Although a female black widow has a venom 15 times as poisonous as that of a rattlesnake -- keep in mind a snake injects a much larger portion of venom than a spider -- she is less of a threat in Kansas because of her scarcity and non-aggressive lifestyle, say the experts.
``Black widows are mostly in the southern states,'' said Byers. ``I can't think of ever finding one in Kansas, but they are in Kansas.''
Also, the way the two species of spiders collect and eat food subjects humans to the brown recluse a lot more often than the black widow.
First of all, a brown recluse likes warm, dry, dark places such as crawl spaces, attics and other places in the home.
Secondly, the brown recluse hunts its food, while a black widow spins webs and traps its prey.

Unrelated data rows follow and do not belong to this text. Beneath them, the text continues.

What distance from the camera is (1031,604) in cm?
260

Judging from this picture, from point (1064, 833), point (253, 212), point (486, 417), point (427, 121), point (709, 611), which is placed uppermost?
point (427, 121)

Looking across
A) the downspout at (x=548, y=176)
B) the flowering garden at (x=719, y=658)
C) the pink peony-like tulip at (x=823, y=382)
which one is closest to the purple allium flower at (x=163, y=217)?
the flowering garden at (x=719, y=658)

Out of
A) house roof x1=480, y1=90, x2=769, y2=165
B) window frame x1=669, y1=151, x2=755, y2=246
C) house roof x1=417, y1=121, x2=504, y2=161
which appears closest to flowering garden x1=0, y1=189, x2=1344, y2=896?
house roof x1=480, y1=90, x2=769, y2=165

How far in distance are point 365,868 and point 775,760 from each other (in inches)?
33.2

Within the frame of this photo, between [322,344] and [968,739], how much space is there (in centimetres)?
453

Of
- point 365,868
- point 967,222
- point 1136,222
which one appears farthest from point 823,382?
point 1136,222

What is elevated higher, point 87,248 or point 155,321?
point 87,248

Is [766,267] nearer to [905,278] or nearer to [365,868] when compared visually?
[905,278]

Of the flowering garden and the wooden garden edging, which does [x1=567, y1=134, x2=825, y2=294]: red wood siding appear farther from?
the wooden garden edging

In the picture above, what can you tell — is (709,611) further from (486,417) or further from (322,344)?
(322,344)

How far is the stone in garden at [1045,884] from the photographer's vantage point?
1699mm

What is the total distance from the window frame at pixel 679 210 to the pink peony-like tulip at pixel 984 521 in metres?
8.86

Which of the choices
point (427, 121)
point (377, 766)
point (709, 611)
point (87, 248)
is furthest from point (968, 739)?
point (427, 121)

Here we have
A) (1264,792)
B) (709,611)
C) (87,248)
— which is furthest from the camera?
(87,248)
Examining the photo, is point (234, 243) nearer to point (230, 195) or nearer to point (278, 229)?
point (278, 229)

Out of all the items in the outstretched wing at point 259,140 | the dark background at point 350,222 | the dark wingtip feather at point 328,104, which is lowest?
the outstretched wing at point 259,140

``So the brown recluse is walking around your house looking for stuff to eat,'' said Byers. ``So it may hide in such things as a towel hanging on a peg or a jacket on a chair and the spider is annoyed to be rolled up into a ball when you use your towel . . . and it bites you.''
Byers added that this is rare and that recluses do not tend to hide in such places but will when looking for a quick hiding place when a light comes on.
In the unlikely event someone is bitten by a black widow -- shiny and black with a red hourglass-shaped spot on its underside -- the person should get to a hospital immediately, said Olmsted.
Symptoms of the widow's bite include severe muscle cramps and temporary paralysis. The paralysis is extremely dangerous if it reaches the respiratory system and jeopardizes the victim's breathing, Jeter said.
Hospitals have an anti-serum specifically to remedy the black widow's bite, Jeter said. ``I would suggest that if you do get bit by a spider and kill it don't throw it away. Bring it with you to the hospital. If we know for a fact that it's a brown spider bite when somebody came in, we would treat them differently.''
There are drugs only to be used with spider bites, he said.
Olmsted said he and his colleagues are happy to identify spiders for people who bring them in.
``That would be the most important message: Bring in the spider . . . preferably not alive,'' he said.